» Task description:
Extend the passage on campus rape statistics below, starting right after its last sentence.

:: Page text ::

This claim, first published in Ms. magazine in 1987, took the universities by storm. By the early 1990s, campus rape centers and 24-hour hotlines were opening across the country, aided by tens of millions of dollars of federal funding. Victimhood rituals sprang up: first the Take Back the Night rallies, in which alleged rape victims reveal their stories to gathered crowds of candle-holding supporters; then the Clothesline Project, in which T-shirts made by self-proclaimed rape survivors are strung on campus, while recorded sounds of gongs and drums mark minute-by-minute casualties of the “rape culture.” A special rhetoric emerged: victims’ family and friends were “co-survivors”; “survivors” existed in a larger “community of survivors.”

An army of salesmen took to the road, selling advice to administrators on how to structure sexual-assault procedures, and lecturing freshmen on the “undetected rapists” in their midst. Rape bureaucrats exchanged notes at such gatherings as the Inter Ivy Sexual Assault Conferences and the New England College Sexual Assault Network. Organizations like One in Four and Men Can Stop Rape tried to persuade college boys to redefine their masculinity away from the “rape culture.” The college rape infrastructure shows no signs of a slowdown. In 2006, for example, Yale created a new Sexual Harassment and Assault Resources and Education Center, despite numerous resources for rape victims already on campus.

If the one-in-four statistic is correct—it is sometimes modified to “one-in-five to one-in-four”—campus rape represents a crime wave of unprecedented proportions. No crime, much less one as serious as rape, has a victimization rate remotely approaching 20 or 25 percent, even over many years. The 2006 violent crime rate in Detroit, one of the most violent cities in America, was 2,400 murders, rapes, robberies, and aggravated assaults per 100,000 inhabitants—a rate of 2.4 percent. The one-in-four statistic would mean that every year, millions of young women graduate who have suffered the most terrifying assault, short of murder, that a woman can experience. Such a crime wave would require nothing less than a state of emergency—Take Back the Night rallies and 24-hour hotlines would hardly be adequate to counter this tsunami of sexual violence. Admissions policies letting in tens of thousands of vicious criminals would require a complete revision, perhaps banning boys entirely. The nation’s nearly 10 million female undergrads would need to take the most stringent safety precautions. Certainly, they would have to alter their sexual behavior radically to avoid falling prey to the rape epidemic.

:::
:: Dataset excerpts ::

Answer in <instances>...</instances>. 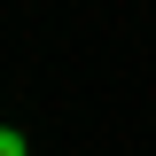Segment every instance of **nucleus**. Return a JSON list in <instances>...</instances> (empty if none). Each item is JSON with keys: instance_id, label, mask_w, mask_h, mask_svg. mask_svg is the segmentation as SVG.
Listing matches in <instances>:
<instances>
[{"instance_id": "f257e3e1", "label": "nucleus", "mask_w": 156, "mask_h": 156, "mask_svg": "<svg viewBox=\"0 0 156 156\" xmlns=\"http://www.w3.org/2000/svg\"><path fill=\"white\" fill-rule=\"evenodd\" d=\"M23 148H31V140H23L16 125H0V156H23Z\"/></svg>"}]
</instances>
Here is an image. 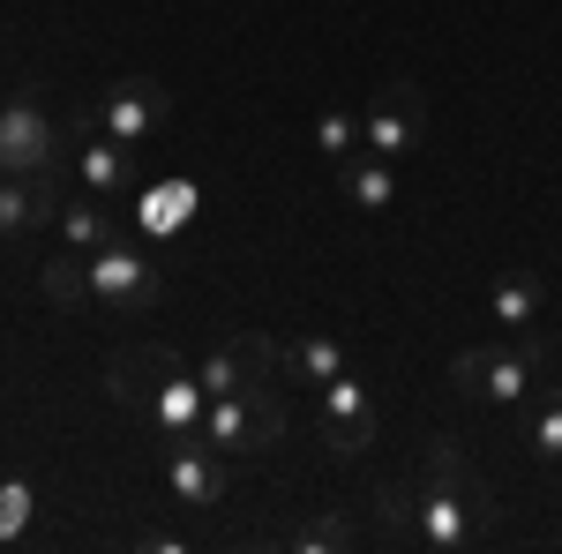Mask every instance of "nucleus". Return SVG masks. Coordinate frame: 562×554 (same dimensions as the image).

:::

» The answer:
None of this crisis response occurs, of course—because the crisis doesn’t exist. During the 1980s, feminist researchers committed to the rape-culture theory had discovered that asking women directly if they had been raped yielded disappointing results—very few women said that they had been. So Ms. commissioned University of Arizona public health professor Mary Koss to develop a different way of measuring the prevalence of rape. Rather than asking female students about rape per se, Koss asked them if they had experienced actions that she then classified as rape. Koss’s method produced the 25 percent rate, which Ms. then published.

Koss’s study had serious flaws. Her survey instrument was highly ambiguous, as University of California at Berkeley social-welfare professor Neil Gilbert has pointed out. But the most powerful refutation of Koss’s research came from her own subjects: 73 percent of the women whom she characterized as rape victims said that they hadn’t been raped. Further—though it is inconceivable that a raped woman would voluntarily have sex again with the fiend who attacked her—42 percent of Koss’s supposed victims had intercourse again with their alleged assailants.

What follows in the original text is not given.